Description of the task: Reproduce every line of the following material verbatim, from the first line to the last.

Rows of spatial question material
## Begin
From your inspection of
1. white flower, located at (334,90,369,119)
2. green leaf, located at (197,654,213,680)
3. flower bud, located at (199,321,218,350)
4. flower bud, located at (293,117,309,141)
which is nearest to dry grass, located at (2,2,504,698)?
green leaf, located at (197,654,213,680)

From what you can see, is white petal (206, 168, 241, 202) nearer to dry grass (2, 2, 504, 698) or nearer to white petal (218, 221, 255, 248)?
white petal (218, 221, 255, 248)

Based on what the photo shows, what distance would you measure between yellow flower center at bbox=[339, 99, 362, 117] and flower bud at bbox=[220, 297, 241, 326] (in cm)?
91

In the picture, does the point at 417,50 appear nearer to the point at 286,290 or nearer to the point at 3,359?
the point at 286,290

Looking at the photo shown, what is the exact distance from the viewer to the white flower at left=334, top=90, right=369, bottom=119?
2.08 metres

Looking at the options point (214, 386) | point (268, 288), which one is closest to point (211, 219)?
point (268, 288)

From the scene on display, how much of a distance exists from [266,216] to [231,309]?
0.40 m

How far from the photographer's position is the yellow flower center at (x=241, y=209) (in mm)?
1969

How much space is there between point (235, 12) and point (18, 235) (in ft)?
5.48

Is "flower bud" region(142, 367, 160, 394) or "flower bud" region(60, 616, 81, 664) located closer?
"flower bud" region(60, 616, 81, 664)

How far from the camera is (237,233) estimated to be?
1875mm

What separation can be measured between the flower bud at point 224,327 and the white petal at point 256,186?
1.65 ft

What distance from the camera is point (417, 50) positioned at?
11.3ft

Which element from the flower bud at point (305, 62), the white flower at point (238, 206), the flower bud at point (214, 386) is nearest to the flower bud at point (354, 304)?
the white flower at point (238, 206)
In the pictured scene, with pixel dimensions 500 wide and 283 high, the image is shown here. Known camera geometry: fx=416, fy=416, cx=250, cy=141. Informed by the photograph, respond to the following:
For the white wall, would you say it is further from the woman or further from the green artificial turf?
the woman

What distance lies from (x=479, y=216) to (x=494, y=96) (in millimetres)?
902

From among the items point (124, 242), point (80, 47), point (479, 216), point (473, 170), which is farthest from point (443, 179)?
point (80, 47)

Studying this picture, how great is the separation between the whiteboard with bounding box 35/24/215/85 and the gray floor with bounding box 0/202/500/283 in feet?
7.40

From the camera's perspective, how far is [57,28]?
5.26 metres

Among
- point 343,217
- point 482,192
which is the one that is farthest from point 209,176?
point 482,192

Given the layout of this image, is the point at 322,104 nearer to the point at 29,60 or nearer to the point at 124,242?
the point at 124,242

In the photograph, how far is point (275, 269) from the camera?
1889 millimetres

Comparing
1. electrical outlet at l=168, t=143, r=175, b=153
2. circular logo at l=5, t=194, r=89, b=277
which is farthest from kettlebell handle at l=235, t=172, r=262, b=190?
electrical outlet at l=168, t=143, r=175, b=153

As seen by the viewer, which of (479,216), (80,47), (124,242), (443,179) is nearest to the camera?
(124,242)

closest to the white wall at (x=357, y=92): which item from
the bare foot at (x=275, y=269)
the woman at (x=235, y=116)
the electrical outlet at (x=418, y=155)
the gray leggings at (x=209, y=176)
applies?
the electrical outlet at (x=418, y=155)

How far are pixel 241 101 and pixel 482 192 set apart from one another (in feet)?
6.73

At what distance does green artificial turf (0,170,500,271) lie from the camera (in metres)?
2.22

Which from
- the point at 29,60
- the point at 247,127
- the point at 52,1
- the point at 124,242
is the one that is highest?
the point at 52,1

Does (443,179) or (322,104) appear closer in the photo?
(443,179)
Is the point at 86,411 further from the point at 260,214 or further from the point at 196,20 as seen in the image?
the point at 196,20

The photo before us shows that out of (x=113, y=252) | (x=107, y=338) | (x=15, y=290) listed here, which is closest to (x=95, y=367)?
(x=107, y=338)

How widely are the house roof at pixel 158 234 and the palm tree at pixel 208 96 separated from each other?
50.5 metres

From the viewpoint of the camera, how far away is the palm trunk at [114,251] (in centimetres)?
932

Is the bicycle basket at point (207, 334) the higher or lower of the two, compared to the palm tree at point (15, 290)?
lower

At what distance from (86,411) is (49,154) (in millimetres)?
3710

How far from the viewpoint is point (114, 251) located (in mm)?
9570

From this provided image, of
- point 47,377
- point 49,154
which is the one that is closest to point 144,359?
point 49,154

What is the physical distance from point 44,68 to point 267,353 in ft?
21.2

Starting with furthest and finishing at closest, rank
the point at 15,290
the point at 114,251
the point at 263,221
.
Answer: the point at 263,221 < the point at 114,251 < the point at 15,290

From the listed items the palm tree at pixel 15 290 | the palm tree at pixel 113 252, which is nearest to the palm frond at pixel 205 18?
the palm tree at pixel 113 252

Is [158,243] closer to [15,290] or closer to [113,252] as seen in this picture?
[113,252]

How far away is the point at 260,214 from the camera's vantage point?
## End
Response for this exercise:
From your inspection of
1. white flower, located at (334,90,369,119)
2. green leaf, located at (197,654,213,680)
3. flower bud, located at (199,321,218,350)
4. flower bud, located at (293,117,309,141)
which is nearest to dry grass, located at (2,2,504,698)?
green leaf, located at (197,654,213,680)

From what you can see, is white petal (206, 168, 241, 202) nearer to dry grass (2, 2, 504, 698) or nearer to white petal (218, 221, 255, 248)?
white petal (218, 221, 255, 248)

Based on what the photo shows, what distance would you measure between yellow flower center at bbox=[339, 99, 362, 117] and flower bud at bbox=[220, 297, 241, 326] (in cm)?
91

In the picture, does the point at 417,50 appear nearer to the point at 286,290 or nearer to the point at 3,359?
the point at 286,290

Looking at the photo shown, what is the exact distance from the viewer to the white flower at left=334, top=90, right=369, bottom=119?
2.08 metres

Looking at the options point (214, 386) | point (268, 288), which one is closest to point (211, 219)?
point (268, 288)

From the scene on display, how much of a distance exists from [266,216] to [231,309]?
0.40 m

How far from the photographer's position is the yellow flower center at (x=241, y=209) (in mm)?
1969

How much space is there between point (235, 12) and point (18, 235) (in ft)?
5.48

Is "flower bud" region(142, 367, 160, 394) or "flower bud" region(60, 616, 81, 664) located closer?
"flower bud" region(60, 616, 81, 664)

How far from the camera is (237,233) estimated to be?
1875mm

What separation can be measured between the flower bud at point 224,327 and the white petal at point 256,186?
1.65 ft

What distance from the camera is point (417, 50) positioned at?
11.3ft

Which element from the flower bud at point (305, 62), the white flower at point (238, 206), the flower bud at point (214, 386) is nearest to the flower bud at point (354, 304)?
the white flower at point (238, 206)
In the pictured scene, with pixel dimensions 500 wide and 283 high, the image is shown here. Known camera geometry: fx=416, fy=416, cx=250, cy=141. Informed by the photograph, respond to the following:
For the white wall, would you say it is further from the woman or further from the green artificial turf?
the woman

What distance lies from (x=479, y=216) to (x=494, y=96) (in millimetres)?
902

From among the items point (124, 242), point (80, 47), point (479, 216), point (473, 170), which is farthest from point (443, 179)?
point (80, 47)

Studying this picture, how great is the separation between the whiteboard with bounding box 35/24/215/85 and the gray floor with bounding box 0/202/500/283 in feet?
7.40

From the camera's perspective, how far is [57,28]?
5.26 metres

Among
- point 343,217
- point 482,192
which is the one that is farthest from point 209,176?
point 482,192

Given the layout of this image, is the point at 322,104 nearer to the point at 29,60 or nearer to the point at 124,242?
the point at 124,242

In the photograph, how far is point (275, 269) from the camera?
1889 millimetres

Comparing
1. electrical outlet at l=168, t=143, r=175, b=153
2. circular logo at l=5, t=194, r=89, b=277
which is farthest from kettlebell handle at l=235, t=172, r=262, b=190?
electrical outlet at l=168, t=143, r=175, b=153

As seen by the viewer, which of (479,216), (80,47), (124,242), (443,179) is nearest to the camera?
(124,242)

closest to the white wall at (x=357, y=92): which item from
the bare foot at (x=275, y=269)
the woman at (x=235, y=116)
the electrical outlet at (x=418, y=155)
the gray leggings at (x=209, y=176)
applies?
the electrical outlet at (x=418, y=155)

How far are pixel 241 101 and pixel 482 192 set apart from one another (in feet)?
6.73

At what distance does green artificial turf (0,170,500,271) lie from the camera (in metres)?
2.22

Which from
- the point at 29,60
- the point at 247,127
- the point at 52,1
- the point at 124,242
is the one that is highest?
the point at 52,1

Does (443,179) or (322,104) appear closer in the photo?
(443,179)
Is the point at 86,411 further from the point at 260,214 or further from the point at 196,20 as seen in the image?
the point at 196,20

The photo before us shows that out of (x=113, y=252) | (x=107, y=338) | (x=15, y=290) listed here, which is closest to (x=95, y=367)?
(x=107, y=338)

How widely are the house roof at pixel 158 234 and the palm tree at pixel 208 96 separated from each other?
50.5 metres

From the viewpoint of the camera, how far away is the palm trunk at [114,251] (in centimetres)?
932

Is the bicycle basket at point (207, 334) the higher or lower of the two, compared to the palm tree at point (15, 290)?
lower

At what distance from (86,411) is (49,154) (in millimetres)?
3710

How far from the viewpoint is point (114, 251) located (in mm)?
9570

From this provided image, of
- point 47,377
- point 49,154
which is the one that is closest to point 144,359?
point 49,154

What is the physical distance from point 44,68 to point 267,353 in ft?
21.2

Starting with furthest and finishing at closest, rank
the point at 15,290
the point at 114,251
the point at 263,221
.
Answer: the point at 263,221 < the point at 114,251 < the point at 15,290

From the listed items the palm tree at pixel 15 290 | the palm tree at pixel 113 252, which is nearest to the palm frond at pixel 205 18?
the palm tree at pixel 113 252

Is [158,243] closer to [15,290] or closer to [113,252] as seen in this picture?
[113,252]

How far away is the point at 260,214 from the camera's vantage point?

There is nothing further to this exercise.